連通管について

各冷却塔からメイン配管にて各セル毎からサクションする場合、サクション抵抗の差異により、各セルでサクション量に違いが生じて下部水槽水位に差が生じます。運転継続に伴いその差は大きくなり、ある冷却塔はエアを吸い込み、また、ある冷却塔は水槽から水が溢れるという現象に至ることが考えられます。よって、これを解決する手段として一般的に連通管が用いられ、そのサイズは各冷却塔からのサクション水量差と連通管の配管抵抗から決定されます。

1 連通管(ヘッダー管方式)の考え方(ご参考)

連通管の考え方

Q1<Q1', Q2<Q2'(Q1' - Q1 = Q2 -Q2' = Q)の場合、水量Q分を連通管により戻す必要があります。(下部水槽の許容水位差hと必要連通量から配管径を決定します。)

2 必要連通量

Q1'及びQ2'は並列管路として、流出の抵抗が同一(均衡)となる管路の抵抗から計算により求めることが出来ますが、一般的には循環水量(Q1又はQ2の大なる方)の20%程度を見込めばかなり安全側であると考えます。

3 注意事項

  1. 必ずサクションバルブを個々の出口管に設けてください。
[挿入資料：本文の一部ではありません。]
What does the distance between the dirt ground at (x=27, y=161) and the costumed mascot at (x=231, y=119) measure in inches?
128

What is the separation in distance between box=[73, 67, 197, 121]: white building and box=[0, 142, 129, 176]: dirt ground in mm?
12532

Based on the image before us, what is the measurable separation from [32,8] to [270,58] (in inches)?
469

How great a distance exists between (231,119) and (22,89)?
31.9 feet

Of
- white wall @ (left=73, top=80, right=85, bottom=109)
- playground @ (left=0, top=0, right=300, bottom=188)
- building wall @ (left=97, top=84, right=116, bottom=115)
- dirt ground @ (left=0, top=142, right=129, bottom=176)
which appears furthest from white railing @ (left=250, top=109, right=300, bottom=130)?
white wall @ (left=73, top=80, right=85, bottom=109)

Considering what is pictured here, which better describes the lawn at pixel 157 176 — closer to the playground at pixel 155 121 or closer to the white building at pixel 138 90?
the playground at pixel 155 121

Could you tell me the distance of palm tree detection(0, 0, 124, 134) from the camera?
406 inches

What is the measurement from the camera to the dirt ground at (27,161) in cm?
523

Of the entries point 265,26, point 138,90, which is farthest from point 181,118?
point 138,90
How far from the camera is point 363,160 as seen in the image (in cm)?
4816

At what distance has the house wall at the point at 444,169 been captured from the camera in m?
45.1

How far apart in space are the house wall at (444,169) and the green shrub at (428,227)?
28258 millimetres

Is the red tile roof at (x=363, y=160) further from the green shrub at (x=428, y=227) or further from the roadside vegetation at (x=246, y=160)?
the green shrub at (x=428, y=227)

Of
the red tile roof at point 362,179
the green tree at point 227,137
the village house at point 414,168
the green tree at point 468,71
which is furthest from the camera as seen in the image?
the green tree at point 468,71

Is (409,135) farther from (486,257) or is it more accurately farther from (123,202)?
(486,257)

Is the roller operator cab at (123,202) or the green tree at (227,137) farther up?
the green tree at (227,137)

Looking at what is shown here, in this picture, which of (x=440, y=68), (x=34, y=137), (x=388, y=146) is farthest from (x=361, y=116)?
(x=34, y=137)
万一エア吸い込み等の支障をきたす場合は、サクションバルブ調整にて対応する必要があります。
  2. 運転しない機種がある場合は、運転停止側機種のサクションバルブを閉止する必要があります。(タワー入口側バルブとの連動)運転しない機種のサクションバルブを開放状態のままとする場合は、必要連通量として少なくとも循環水量の70%程度以上を見込む必要があり、配管径が膨大となります。
  3. 冷却塔下部水槽内部の水面高さは、機種により異なります。基礎レベルが同じでも水面高さが異なることにより、連通することが出来ない場合があります。連通管を計画される場合は、下部水槽内部の水位(水面高さ)について考慮する必要があります。
  4. 必要連通量によっては、1つの下部水槽から連通管を2ヶ所取り出す必要があります。連通管を計画される場合は、連通管取り出し口の個数と取り出し位置を考慮する必要があります。
  5. 連通管の最下部には、ドレンを設けてください。

※連通管の検討は、配管径路やバルブの種類等により異なってきますので、現場での調整が必要となります。